Bu süreç içerisinde karnı tamamen iyileşmişti ancak doktorun dediği gibi iz kalmıştı. Eliyle gözyaşını sildi. Kenarında duran peçeteyi alıp akan burnunu temizledikten sonra dün annesiyle hazırladıkları kahve, ela karışımı koltuğun önüne indirdikleri bavula baktı. Annesi onun için özel olarak birkaç parça elbise aldırmıştı. Tabi annesi defalarca nereye gideceğini sorsa da söylememişti. Welat öyle istemişti çünkü. Kimseye söylemeyecekti. Öylece gidecekti. Belki de arkasına bakmadan...

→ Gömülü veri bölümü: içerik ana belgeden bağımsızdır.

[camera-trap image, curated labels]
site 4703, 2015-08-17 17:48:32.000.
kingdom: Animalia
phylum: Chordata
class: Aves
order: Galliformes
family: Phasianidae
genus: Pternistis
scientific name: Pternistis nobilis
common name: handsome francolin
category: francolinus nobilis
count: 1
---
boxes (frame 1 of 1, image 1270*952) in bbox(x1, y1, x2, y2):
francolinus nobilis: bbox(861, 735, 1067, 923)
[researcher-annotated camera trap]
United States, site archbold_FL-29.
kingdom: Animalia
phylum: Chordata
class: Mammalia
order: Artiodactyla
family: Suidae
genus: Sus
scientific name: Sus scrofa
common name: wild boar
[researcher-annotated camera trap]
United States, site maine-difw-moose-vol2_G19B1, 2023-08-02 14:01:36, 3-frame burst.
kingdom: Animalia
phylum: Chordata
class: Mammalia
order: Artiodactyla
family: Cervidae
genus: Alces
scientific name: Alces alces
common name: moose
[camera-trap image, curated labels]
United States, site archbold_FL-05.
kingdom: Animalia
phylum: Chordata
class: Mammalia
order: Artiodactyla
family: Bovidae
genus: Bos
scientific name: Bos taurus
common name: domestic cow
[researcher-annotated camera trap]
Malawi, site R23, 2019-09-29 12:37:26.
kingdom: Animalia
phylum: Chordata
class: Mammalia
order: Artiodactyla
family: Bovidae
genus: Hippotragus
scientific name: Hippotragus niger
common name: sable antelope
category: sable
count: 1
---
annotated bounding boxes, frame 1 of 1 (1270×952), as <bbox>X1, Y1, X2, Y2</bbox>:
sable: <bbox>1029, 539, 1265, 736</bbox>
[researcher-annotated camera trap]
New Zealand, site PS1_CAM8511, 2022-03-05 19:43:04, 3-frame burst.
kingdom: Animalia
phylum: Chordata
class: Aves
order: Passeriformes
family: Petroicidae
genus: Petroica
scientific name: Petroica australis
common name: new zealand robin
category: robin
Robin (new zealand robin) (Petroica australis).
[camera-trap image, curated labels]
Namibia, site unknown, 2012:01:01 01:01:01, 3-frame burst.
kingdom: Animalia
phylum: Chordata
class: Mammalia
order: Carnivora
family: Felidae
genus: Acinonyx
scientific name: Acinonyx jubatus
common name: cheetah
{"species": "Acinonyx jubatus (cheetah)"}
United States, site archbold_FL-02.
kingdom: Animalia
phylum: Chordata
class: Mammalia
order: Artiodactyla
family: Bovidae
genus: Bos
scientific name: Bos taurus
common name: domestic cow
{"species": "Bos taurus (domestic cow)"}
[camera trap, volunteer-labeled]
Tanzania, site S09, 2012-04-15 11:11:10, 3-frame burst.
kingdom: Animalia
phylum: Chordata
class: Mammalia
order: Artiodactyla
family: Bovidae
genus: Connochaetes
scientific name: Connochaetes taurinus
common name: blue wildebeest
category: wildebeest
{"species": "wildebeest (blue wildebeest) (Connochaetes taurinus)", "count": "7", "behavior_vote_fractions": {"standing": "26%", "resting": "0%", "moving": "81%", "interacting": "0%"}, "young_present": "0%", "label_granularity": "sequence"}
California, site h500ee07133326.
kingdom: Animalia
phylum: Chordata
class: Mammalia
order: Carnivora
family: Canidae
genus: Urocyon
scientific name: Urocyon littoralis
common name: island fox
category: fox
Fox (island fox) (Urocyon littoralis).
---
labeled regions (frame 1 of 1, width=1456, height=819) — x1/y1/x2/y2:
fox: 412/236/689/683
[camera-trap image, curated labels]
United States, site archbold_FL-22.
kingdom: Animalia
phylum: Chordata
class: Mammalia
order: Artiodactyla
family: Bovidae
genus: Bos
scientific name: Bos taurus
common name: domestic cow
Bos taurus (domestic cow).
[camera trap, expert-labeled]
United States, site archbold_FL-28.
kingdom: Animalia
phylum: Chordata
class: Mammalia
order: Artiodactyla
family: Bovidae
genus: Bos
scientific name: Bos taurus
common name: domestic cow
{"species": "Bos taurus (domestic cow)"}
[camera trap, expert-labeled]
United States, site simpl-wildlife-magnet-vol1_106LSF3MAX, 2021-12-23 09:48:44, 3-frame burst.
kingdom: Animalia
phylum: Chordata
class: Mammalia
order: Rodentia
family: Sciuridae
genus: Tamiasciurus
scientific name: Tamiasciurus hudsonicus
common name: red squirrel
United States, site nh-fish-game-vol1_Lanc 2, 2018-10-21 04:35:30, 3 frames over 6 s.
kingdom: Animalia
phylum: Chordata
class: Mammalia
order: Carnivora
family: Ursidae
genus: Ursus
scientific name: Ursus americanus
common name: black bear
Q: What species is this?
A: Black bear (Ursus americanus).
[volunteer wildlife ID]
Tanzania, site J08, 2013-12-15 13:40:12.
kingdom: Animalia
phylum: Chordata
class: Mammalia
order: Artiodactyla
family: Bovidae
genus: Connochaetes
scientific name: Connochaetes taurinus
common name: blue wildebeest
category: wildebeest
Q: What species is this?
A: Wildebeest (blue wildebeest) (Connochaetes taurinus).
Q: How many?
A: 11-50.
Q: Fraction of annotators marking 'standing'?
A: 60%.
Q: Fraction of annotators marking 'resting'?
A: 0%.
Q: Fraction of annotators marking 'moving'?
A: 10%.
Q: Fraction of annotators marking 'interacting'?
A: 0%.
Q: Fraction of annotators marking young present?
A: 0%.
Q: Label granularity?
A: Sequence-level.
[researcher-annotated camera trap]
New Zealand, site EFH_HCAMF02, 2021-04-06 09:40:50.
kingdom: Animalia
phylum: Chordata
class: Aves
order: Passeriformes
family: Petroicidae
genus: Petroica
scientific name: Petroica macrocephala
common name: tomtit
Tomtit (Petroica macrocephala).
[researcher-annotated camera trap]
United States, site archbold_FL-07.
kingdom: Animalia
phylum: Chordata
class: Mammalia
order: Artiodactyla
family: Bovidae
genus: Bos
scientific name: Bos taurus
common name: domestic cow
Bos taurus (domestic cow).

Kime yalan söylüyordu ki? Bal gibi bakacaktı. Sonuçta onu Urfa'ya bağlayan biri vardı ki önünde sonunda yerinin orası olduğunu biliyordu. Sadece Sarhan'ın sürünmesini istiyordu ki bunu yapacaktı, o güç kendisinde yeterince vardı.

Dinmek bilemeyen gözyaşını bilmem kaçıncı kez kazağının ucuyla sildikten sonra ellerini karnında sabitledi. Bebeğinin gün be gün büyüdüğünü hissediyordu. Öyle ki bebeği bir buçuk ayını doldurmuştu. Sarhan'sız, bebeği bir buçuk aylık olmuştu karnında. Canını her ne kadar acıtsa bile buna razıydı. Artık acı çekmek istemiyordu sevdiği adam tarafından. "Anneciğim, birazdan buradan gideceğiz. Seni denizi olan bir şehre götüreceğim. Sıkıldık değil mi Urfa'dan?" diye hem ağlayarak hem de gülerek söyledi. Öyle ki bunu söylerken kendini oldukça kasmıştı. "Orada çok eğleneceğiz. Hem ben sana Sıla halana anlattığım masalları anlatacağım."

Sıcak bir yaş daha gözlerinden firar edip karnında duran elinin üstüne düştü. Diğer eliyle düşmek üzere olan sıcak göz yaşını silip ellerini karnında birbirine kenetledi. Sıla'yı çok özlemişti. Burnunda tütüyordu minik arkadaşı. Onu o kadar özlemişti ki, rüyalarına hatta kabuslarına giriyordu. Her rüyada Sıla ondan kaçıyor, uzaklaşıyordu. Zival ise bu durumdan oldukça rahatsızdı. Sıla'yı oldukça çok merak ediyordu. Birkaç kez Welat'a sormak istemişti ama kardeşinin elinden bir şey gelmeyeceğini bildiği için her defasında kendini tutmuştu.